# [INSTRUCTIONS TO FOLLOW]
Lay out the lines between the one containing "What distance from the shooting" and the one containing "2310 millimetres", inclusive, as a Markdown table with columns Row and Line, omitting blank lines.

=== ENTRIES SUPPLIED ===

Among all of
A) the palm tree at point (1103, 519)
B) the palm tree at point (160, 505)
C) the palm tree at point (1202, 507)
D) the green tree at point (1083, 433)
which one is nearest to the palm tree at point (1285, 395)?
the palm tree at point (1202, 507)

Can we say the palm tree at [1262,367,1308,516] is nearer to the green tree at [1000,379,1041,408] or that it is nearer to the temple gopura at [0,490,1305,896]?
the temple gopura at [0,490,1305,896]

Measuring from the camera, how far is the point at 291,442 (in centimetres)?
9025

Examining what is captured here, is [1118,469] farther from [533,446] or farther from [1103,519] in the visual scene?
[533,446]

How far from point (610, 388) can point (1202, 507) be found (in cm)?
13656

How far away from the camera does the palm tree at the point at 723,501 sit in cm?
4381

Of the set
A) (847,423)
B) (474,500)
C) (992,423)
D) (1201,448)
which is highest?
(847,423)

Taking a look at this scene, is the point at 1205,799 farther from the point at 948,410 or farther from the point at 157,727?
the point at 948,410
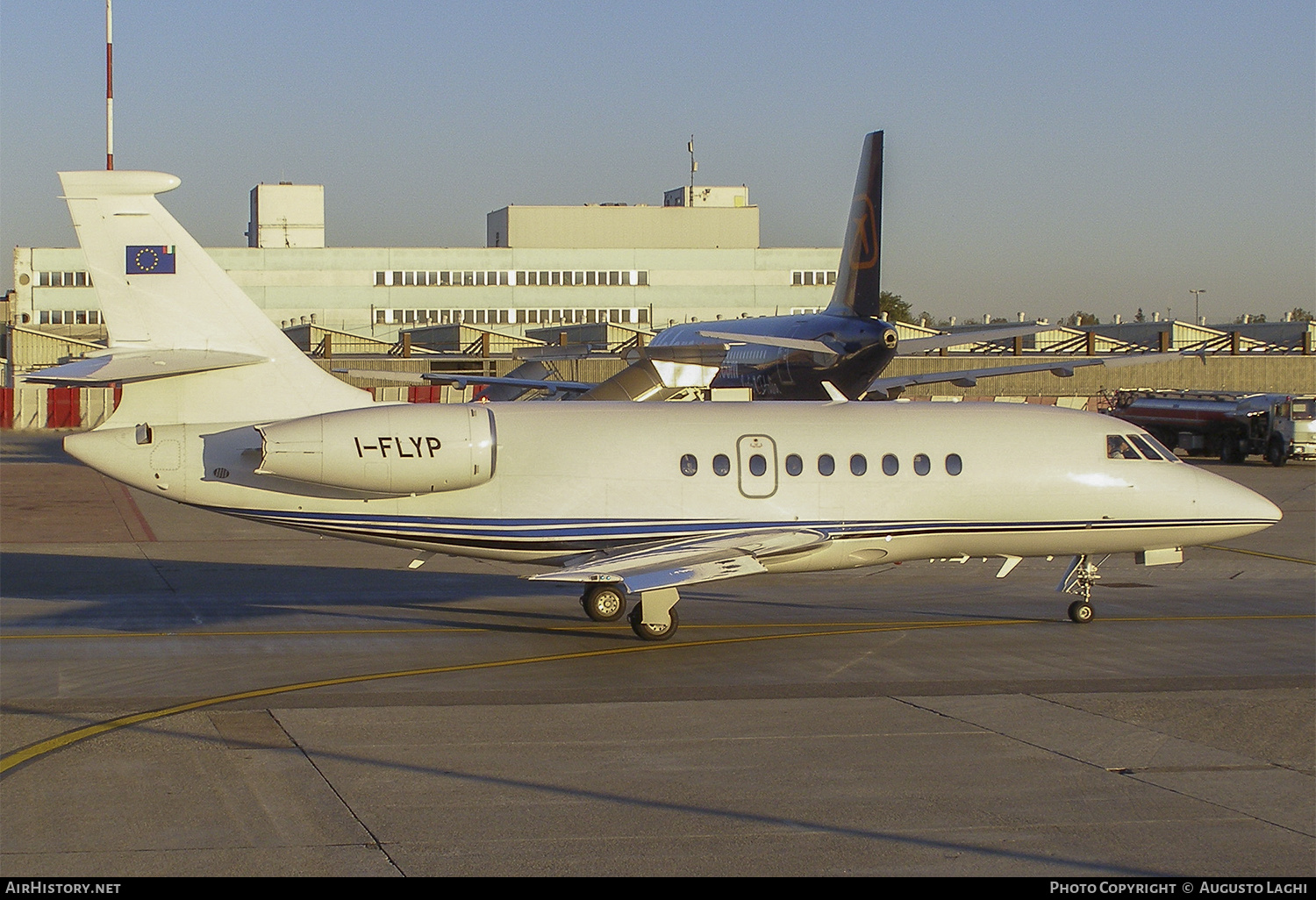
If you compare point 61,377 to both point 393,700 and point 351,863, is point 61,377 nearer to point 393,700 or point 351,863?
point 393,700

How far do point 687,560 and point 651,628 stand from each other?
3.59 feet

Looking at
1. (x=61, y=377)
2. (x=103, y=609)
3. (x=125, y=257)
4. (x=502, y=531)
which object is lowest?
(x=103, y=609)

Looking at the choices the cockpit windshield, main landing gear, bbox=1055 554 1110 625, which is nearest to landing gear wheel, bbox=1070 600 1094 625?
main landing gear, bbox=1055 554 1110 625

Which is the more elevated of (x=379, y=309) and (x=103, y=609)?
(x=379, y=309)

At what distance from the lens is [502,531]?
58.4 feet

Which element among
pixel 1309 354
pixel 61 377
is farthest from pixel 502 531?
pixel 1309 354

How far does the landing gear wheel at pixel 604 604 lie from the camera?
18.5 metres

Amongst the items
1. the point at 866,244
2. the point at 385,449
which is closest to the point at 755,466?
the point at 385,449

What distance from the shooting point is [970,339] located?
115 ft

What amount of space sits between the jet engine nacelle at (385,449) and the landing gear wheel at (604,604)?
2310 millimetres

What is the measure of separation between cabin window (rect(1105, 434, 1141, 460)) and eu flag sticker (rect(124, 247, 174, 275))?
41.6ft

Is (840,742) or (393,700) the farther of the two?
(393,700)

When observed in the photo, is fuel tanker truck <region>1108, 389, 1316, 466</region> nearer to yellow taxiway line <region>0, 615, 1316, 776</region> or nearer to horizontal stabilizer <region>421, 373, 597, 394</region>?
horizontal stabilizer <region>421, 373, 597, 394</region>

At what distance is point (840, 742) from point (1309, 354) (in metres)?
67.1
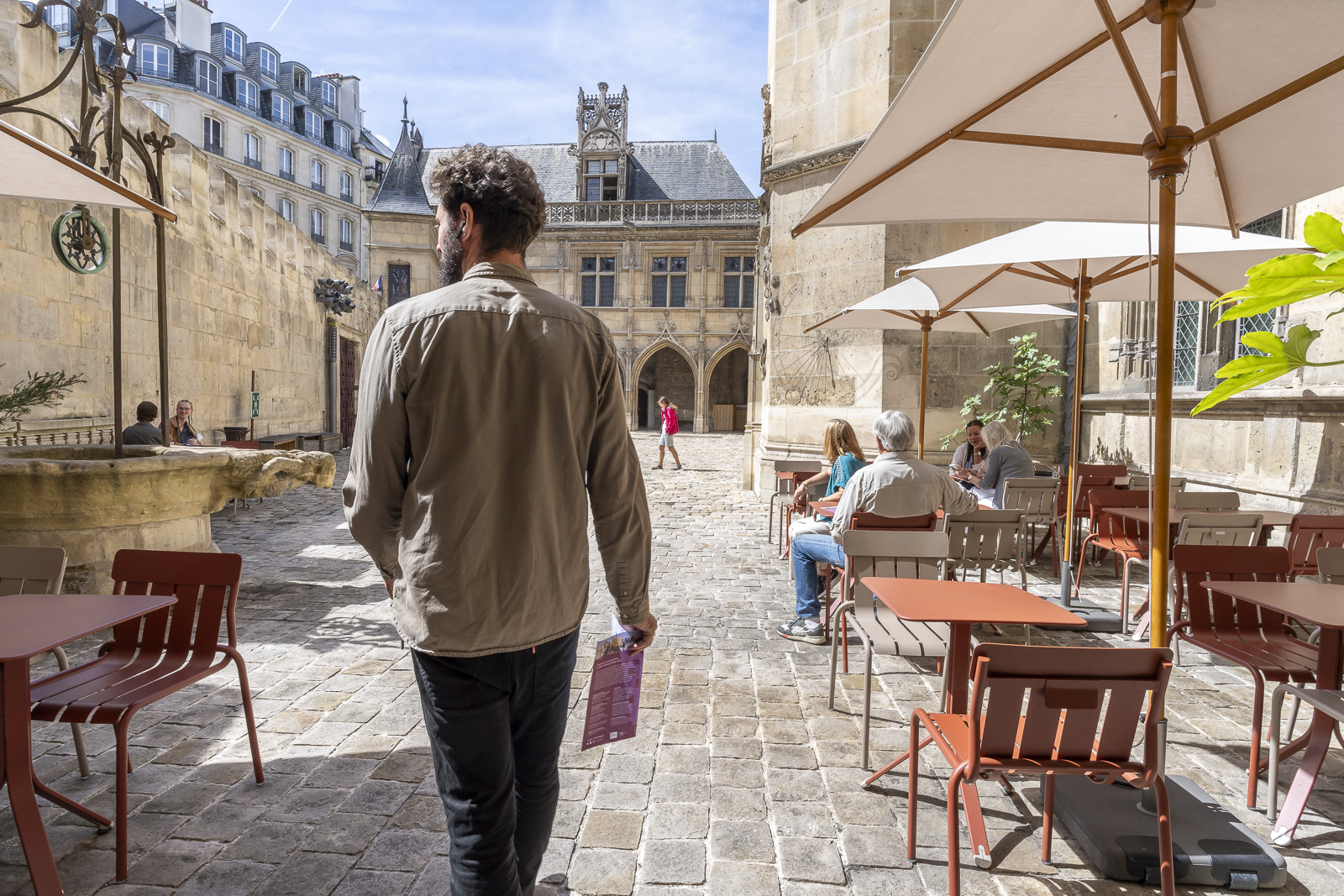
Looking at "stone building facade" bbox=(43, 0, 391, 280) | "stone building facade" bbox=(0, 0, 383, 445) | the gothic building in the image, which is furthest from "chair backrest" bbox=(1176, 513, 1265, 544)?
"stone building facade" bbox=(43, 0, 391, 280)

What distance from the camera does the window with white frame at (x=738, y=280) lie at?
31.0 m

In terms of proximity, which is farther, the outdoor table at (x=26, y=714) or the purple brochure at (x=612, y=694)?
the outdoor table at (x=26, y=714)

===

# [CORRECT RESULT]
| Row | Line |
|---|---|
| 1 | What distance from the shooting point is [970,339] located? |
| 2 | 115 ft |
| 3 | What amount of space sits between the jet engine nacelle at (385,449) and the landing gear wheel at (604,604)? |
| 4 | 2310 millimetres |